The overwhelming majority of Muslims around the world reject violence.They also hold socially conservative views: 90 per cent think homosexuality is wrong, 84 per cent believe sex outside of marriage is a sin, and 77 per cent think abortion is wrong. Yes, the latest Pew Research could be shrunk to a soundbite: Muslims sound like conservative Christians.
It’s an enlightening survey – showing just how varied, because widespread, Islam is. Look at the attitudes to polygamy: five per cent of Nigerians think it wrong while 85 per cent of those living in Bosnia-Herzegovina do. Again, more than 70 per cent of Saudis believe an apostate (someone who leaves their Muslim faith) should be executed while only 13 per cent of those in southeastern Europe do.
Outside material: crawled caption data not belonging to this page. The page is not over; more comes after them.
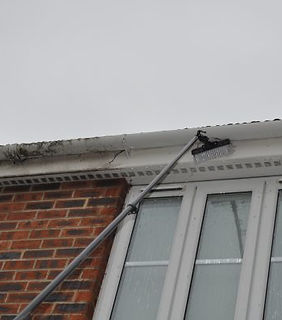 fascia-sofft1.jpg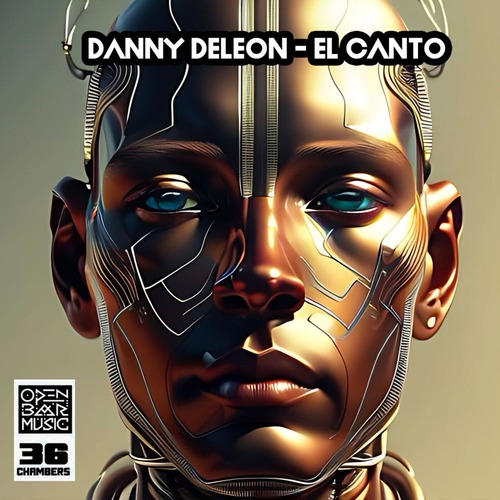 Danny Deleon - El Canto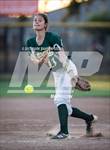 Argonaut vs. Woodland Christian (CIF SJS D6 Final Game 2) thumbnail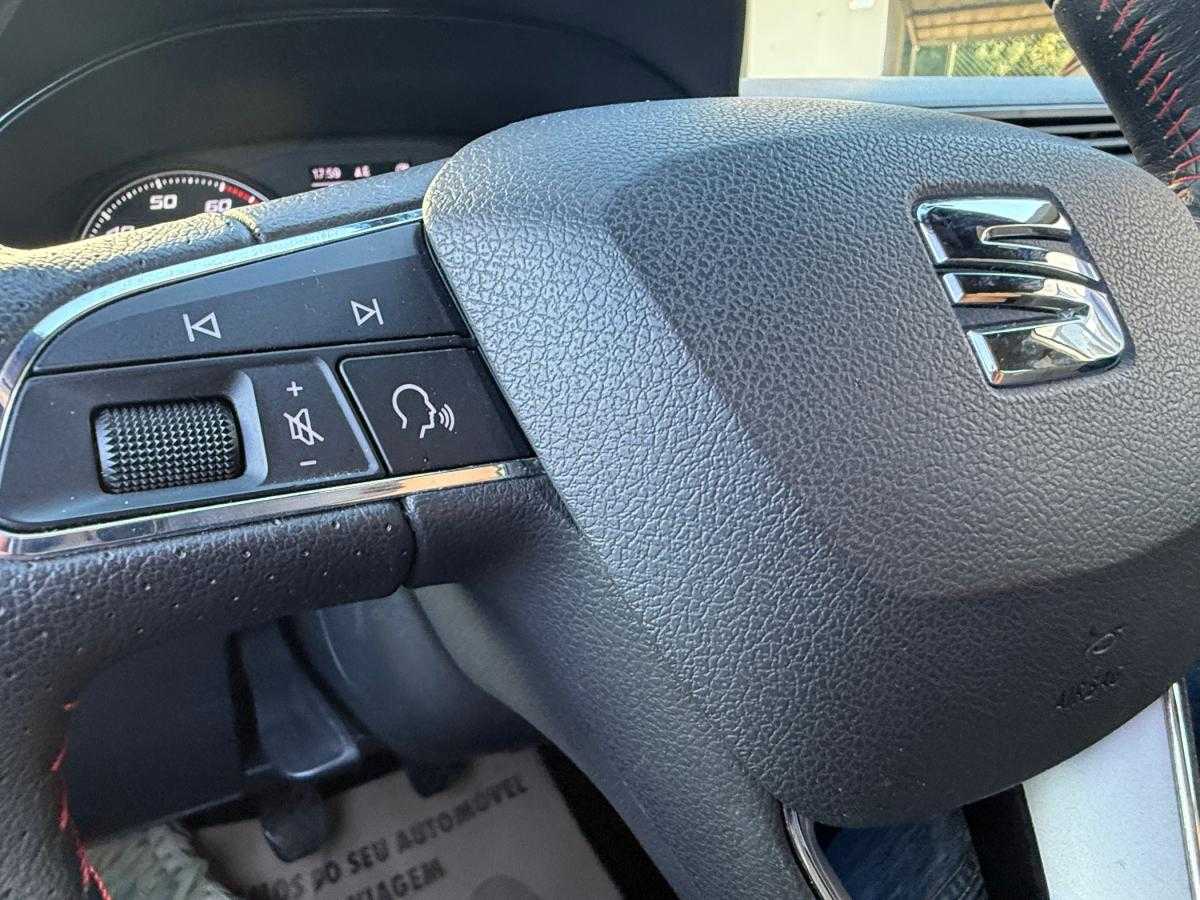seat-arona-2021-gasolina-999cc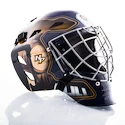 Prilba Franklin Mini Goalie Mask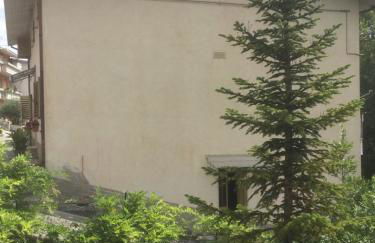 La montagna incantata - Photo 26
Talk of “Muslim” attitudes is tricky: a Muslim living in Beirut will have little in common with the mindset of the Muslim in Jedda. Similarly, a Muslim in Mali may harbour exactly the same hostility to gays as a Christian in Memphis. Every faith (and atheism is no exception) has its dark but deep-rooted prejudices – even in “tolerant” Britain. Mehdi Hasan has written about anti-Semitism among Muslims, while Baroness Warsi spoke out about Islamophobia at dinner parties among the bien-pensants. And we all know what secularists think of Christians.
More recently, in an address to the Board of Deputies a fortnight ago, Lady Warsi challenged the Muslim and Jewish communities to face their “wild” stereotypes about one another. Muslims should stop resenting Jewish success. Jews should stop suspecting that every statement against Israel masks an anti-Semitic attack. “To say so, would be like saying that any criticism of the politics of the Islamic Republic of Pakistan was anti-Muslim.”